The panel were addressing a mainly younger audience, included Chris Walkland, an analyst and journalist; Shelagh Hancock, the new CEO at First Milk; Gwyn Jones, the AHDB Dairy chair who was trained as an engineer with Rolls Royce and now milking a large number of cows in the south of England; and Gary Mitchell, NFUS vice-president, who milks cows in South-west Scotland.

One could be slightly critical in saying there was not generations of experience on the panel. Maybe that was a good thing, to help encourage a whole raft of fresh thinking, but that did not materialise! Ken Rundle made an excellent job of chairing this question time, but once you sorted the chaff out from the grain, the message had not changed.

The other seminar was a different kettle of fish, chaired by the AgriScot's retiring chairman, Andrew Moir, with Andrew McCornick, NFUS president and CabSec Fergus Ewing going head-to-head. It was the first time I had heard both speakers – and first impressions were favourable.

Andrew Mccornick is probably the right man in the right place at this time, when so much is at stake with our divorce from the EU. I have no doubt he says things as he sees them, which will, coming as he does from the Newton Stewart area, be with no frills!

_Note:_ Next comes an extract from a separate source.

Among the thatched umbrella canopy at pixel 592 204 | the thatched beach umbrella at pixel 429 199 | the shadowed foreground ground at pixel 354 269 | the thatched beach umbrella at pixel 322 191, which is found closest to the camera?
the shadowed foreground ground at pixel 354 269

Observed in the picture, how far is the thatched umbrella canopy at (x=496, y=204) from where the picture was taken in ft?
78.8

Fergus Ewing has a hard act to follow on from Richard Lochhead, whom I still believe has been the best farm minister we have ever had. As a professional politician, Fergus might have said all the right things that the packed house wanted to hear, but would say I would much prefer him fighting our corner than Westminster's Michael Gove, who does nothing to inspire! Fergus is a lawyer from the rough and tumble of Glasgow, and seems to be acclimatising into this farming role.

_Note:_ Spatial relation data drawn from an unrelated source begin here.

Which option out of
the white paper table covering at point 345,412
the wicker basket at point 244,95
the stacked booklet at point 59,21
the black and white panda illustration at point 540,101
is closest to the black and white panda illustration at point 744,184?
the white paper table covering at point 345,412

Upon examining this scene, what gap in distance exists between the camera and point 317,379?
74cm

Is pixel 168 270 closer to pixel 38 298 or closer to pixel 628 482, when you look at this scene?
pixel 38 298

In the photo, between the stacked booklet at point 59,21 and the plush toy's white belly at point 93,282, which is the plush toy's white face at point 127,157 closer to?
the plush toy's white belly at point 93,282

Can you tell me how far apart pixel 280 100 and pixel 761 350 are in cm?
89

The one clear message that came from both was that we need to get away from the area based support which this column described at the time of it’s introduction, as an utter shambles. Both also seem to have struck up a good rapport, which bodes well for a good working relationship, which is vital for the challenges ahead. I wish them well in saving Scottish farming from the ravages of Westminster and some of the headless chickens in government.

Finally, I had a few days last week in Aberdeenshire, where I was speaking at McIntosh-Donald's awards ceremony, where more than 100 beef finishers enjoyed Alan McNaughton’s hospitality in one of Aberdeen’s top hotels. Some thought-provoking questions were generated from my presentation, especially regarding my thoughts on the EUROP method of grading cattle which this column has said many times, is way past its sell by date!

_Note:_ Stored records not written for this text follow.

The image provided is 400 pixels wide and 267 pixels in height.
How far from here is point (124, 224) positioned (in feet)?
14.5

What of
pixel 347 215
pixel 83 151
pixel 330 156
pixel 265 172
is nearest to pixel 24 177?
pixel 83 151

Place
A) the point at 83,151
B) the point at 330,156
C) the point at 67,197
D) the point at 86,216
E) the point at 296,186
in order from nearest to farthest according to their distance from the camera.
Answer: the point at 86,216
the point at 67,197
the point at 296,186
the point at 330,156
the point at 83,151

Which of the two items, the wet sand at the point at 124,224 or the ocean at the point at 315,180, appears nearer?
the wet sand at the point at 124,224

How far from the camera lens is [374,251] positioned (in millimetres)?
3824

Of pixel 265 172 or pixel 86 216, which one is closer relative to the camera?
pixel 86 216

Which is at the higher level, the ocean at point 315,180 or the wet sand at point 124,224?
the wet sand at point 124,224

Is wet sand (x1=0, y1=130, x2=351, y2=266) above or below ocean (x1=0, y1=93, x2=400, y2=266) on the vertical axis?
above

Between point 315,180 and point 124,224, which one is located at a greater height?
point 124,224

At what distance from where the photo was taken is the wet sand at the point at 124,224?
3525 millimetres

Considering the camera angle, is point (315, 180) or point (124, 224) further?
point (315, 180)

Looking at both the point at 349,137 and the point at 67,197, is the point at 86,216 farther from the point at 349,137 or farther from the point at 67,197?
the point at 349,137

Unfortunately, by the time you read this article, we beef finishers will be suffering, hopefully, a slight reduction in our cattle killed this week. It appears that the peak for the time being was the last week in November.

I can remind beef finishers that the highest peak was November, 2013, when we hit 420p per kg, which was as a result of the 'horsegate' scandal that began in March. Let’s hope the Christmas fever clears the chills to near empty.

The reality is that I do not believe there is an excess of prime cattle in the pipe-line, so that should mean that any price reduction should be minimal.

If the values that butchers have been prepared to pay at the various events up and down the country are a guide to what quality Scotch beef is worth, then there is plenty of hope for the future.